Two days after Kenyan police clashed with hundreds of demonstrators in Nairobi protesting the publication of the drawings in European media, the Nation Media Group said it had intended no offence by the broadcast.
The firm's chief, Wilfred Kiboro, said in an announcement during Sunday's evening news that the network had sought only to explain the controversy by airing brief clips of the caricatures first published by a Danish newspaper.
"The Nation Media Group would like to explain that the images of the cartoon were broadcast within the context of trying to help our audiences to better understand the strong feelings they had evoked," he said.
"We are aware that some media houses elsewhere have shown the cartoons with a view of attacking Islam. That was not our intention" Kiboro said.
"At Nation Media Group, we firmly believe that used outside context the cartoons are provocative, insensitive and offensive to Islams. Nation Televison simply wanted to capture a developing story that has caused so much pain around the world," he said.
"However, we recognise that even within this context, the images have offended our Muslim brothers and sisters. Nation Media Group deeply regrets this unintended outcome and would like to offer its most sincere apologies to Muslims," Kiboro said.
Company officials said they had aired the apology after getting a warning that Muslim youths planned to attack the network's offices in downtown Nairobi.

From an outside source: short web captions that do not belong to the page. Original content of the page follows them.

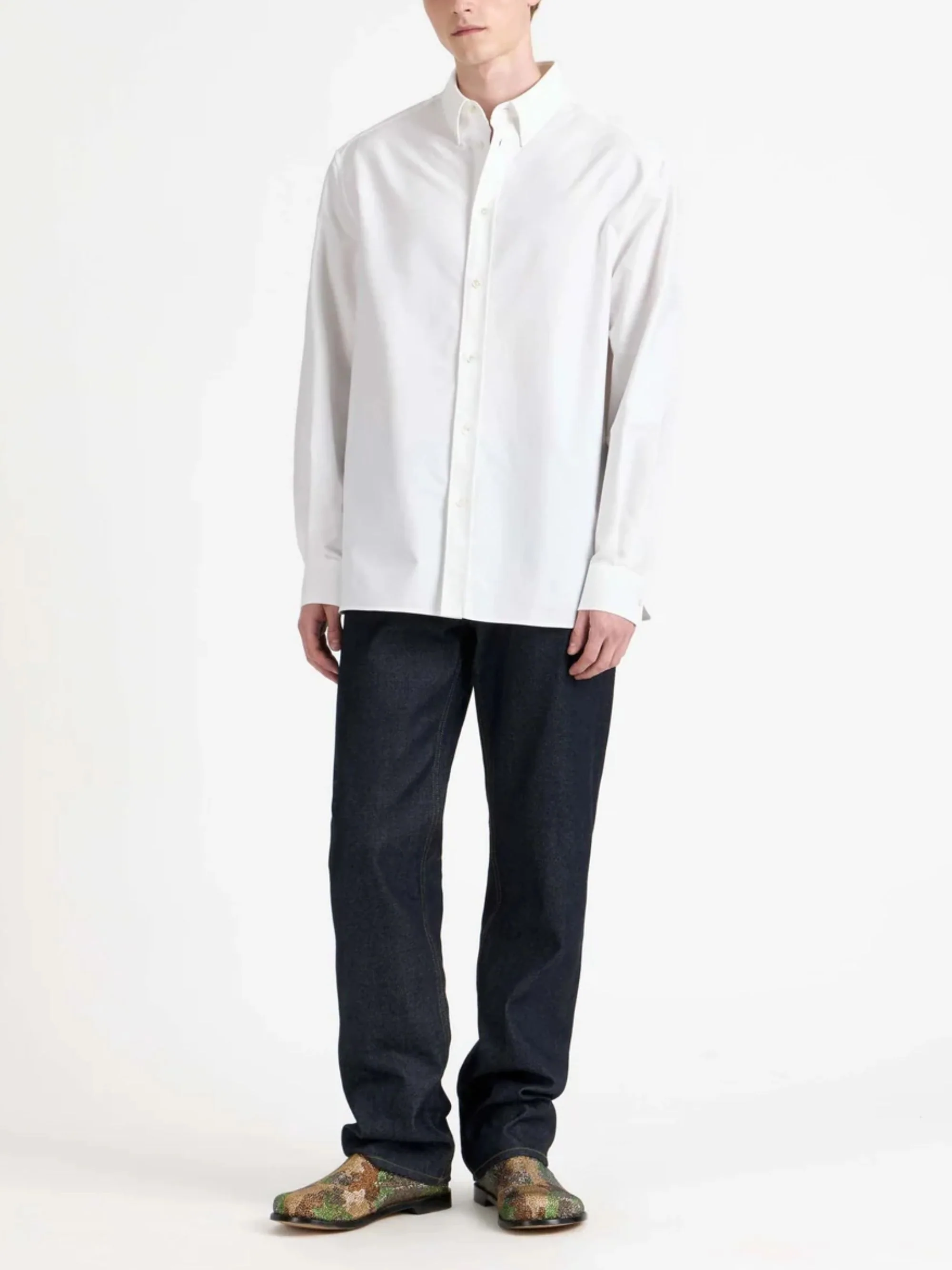 Jw Anderson Embroidery Detail Cotton Button-Up Shirt - Image 2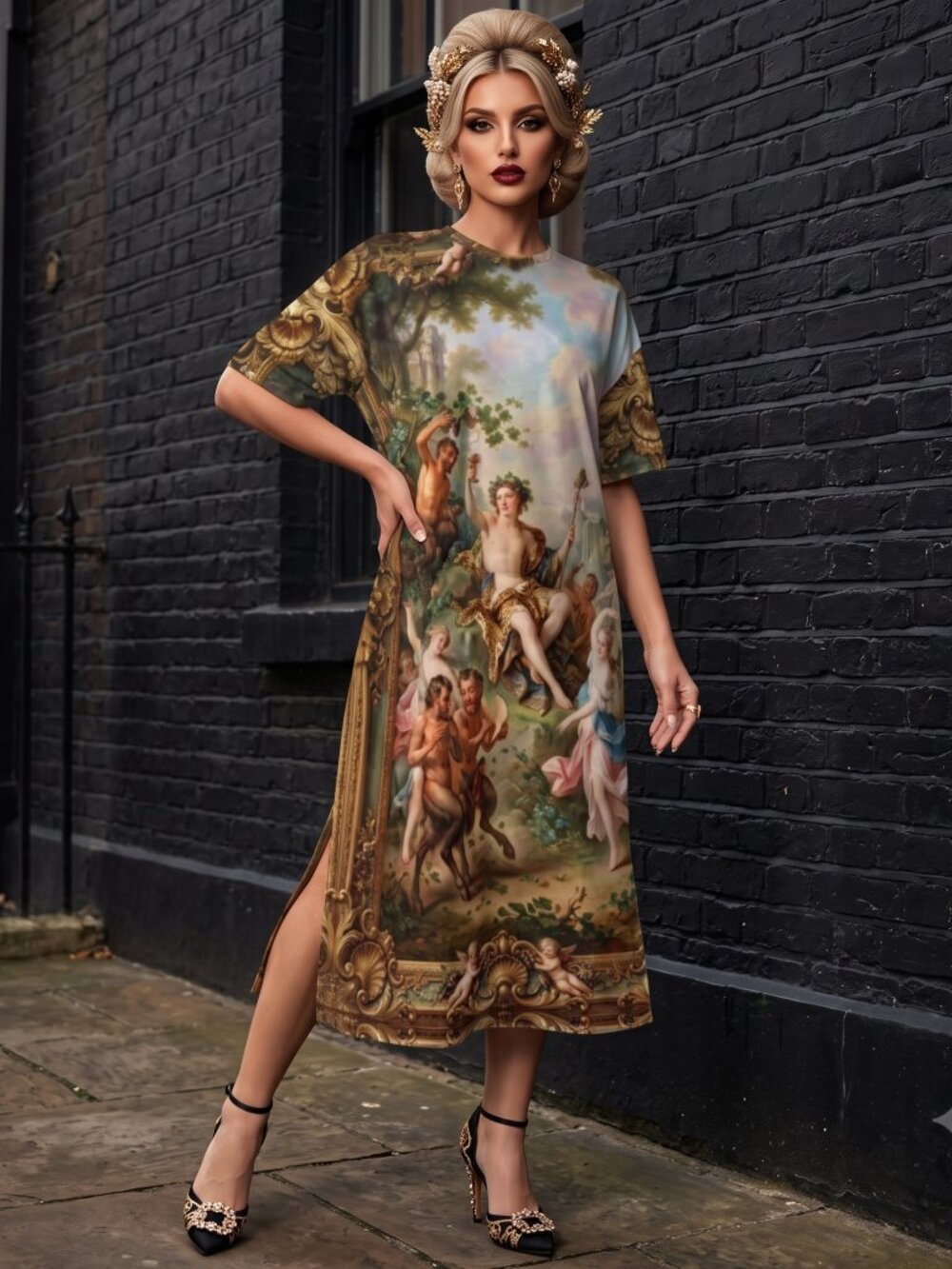 Conceptual Subculture Baroque Mythology Maxi Cotton Shirt Dress Short Sleeve 2xL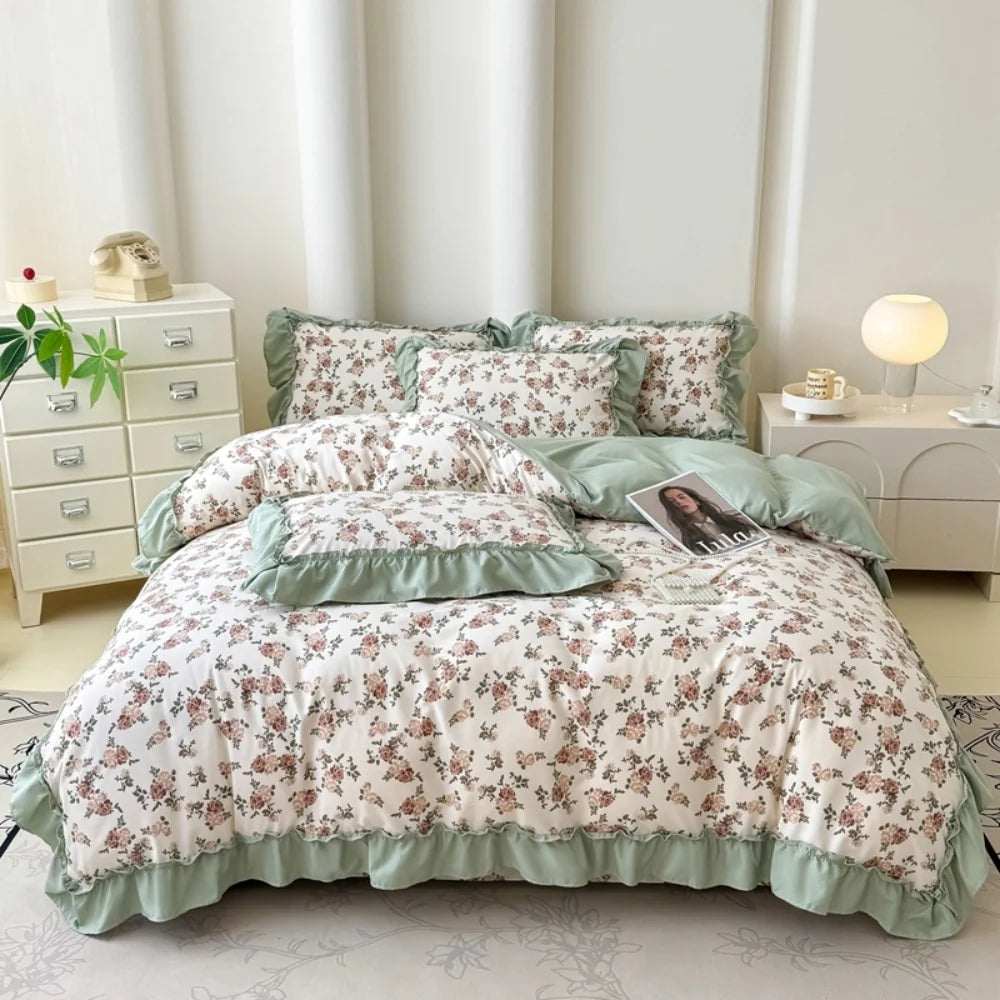 Koreanisches Bettwäsche-Set – Blumen Spitzenrüschen – Mikrofaser 200x230cm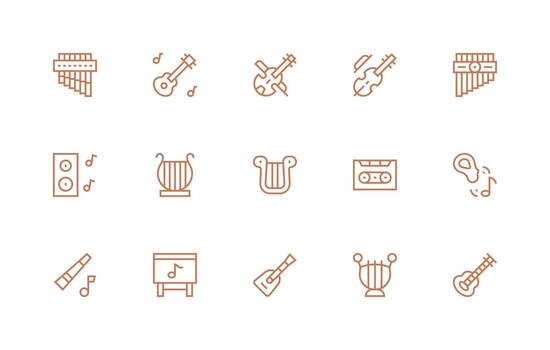 Tune Visual Pack containing 15 Regular Line Icons Smart Icon Collection vector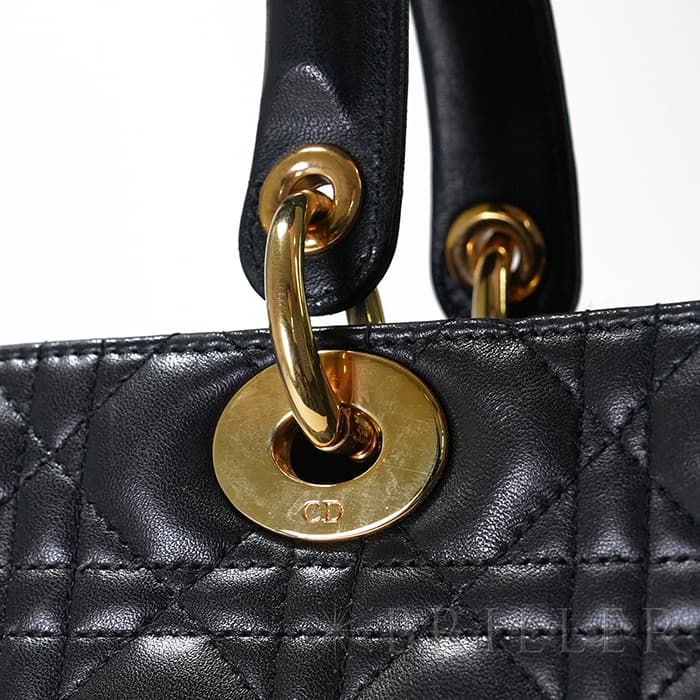 CHRISTIAN DIOR クリスチャン ディオール レディディオール ラージ 2way バッグ カナージュ ラムスキン ブラック 15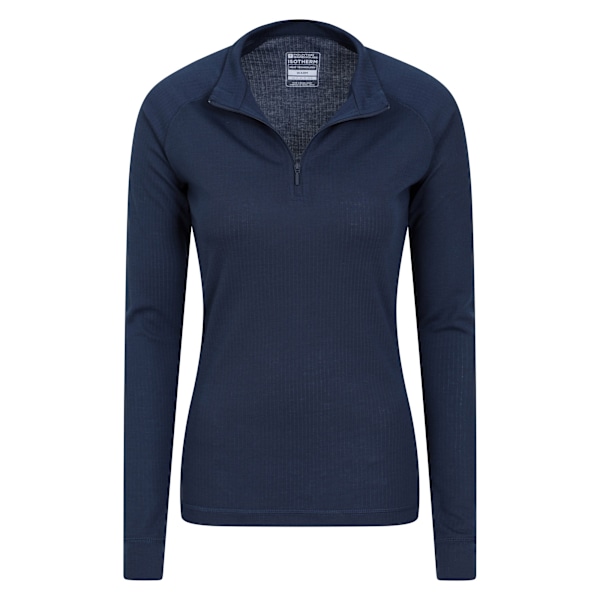 Mountain Warehouse Dam Talus Zip Neck Långärmad Termisk Topp för Kvinnor Navy 10 UK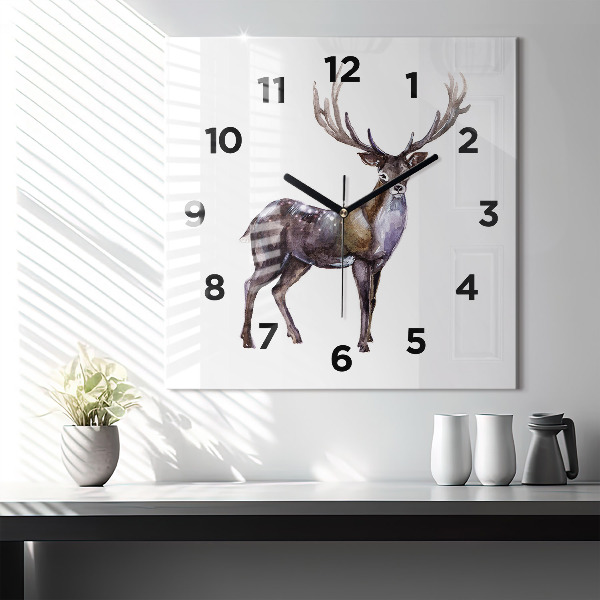 Orologio quadrato Il cervo, il re della natura selvaggia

"We received information that Muslims were planning to attack us," the group's editorial director Wangethi Mwangi told AFP.
"Given the situation that has been going on across the world, we thought it was prudent to pre-empt any action they are contemplating."
Protests against the cartoons turned violent in Kenya on Friday, when security forces fired tear gas at a group of stone-throwing demonstrators attempting to break through a police cordon to march on the Danish embassy.
At least one person was injured in the chaos, and one was killed and six others wounded in a protest-related traffic accident.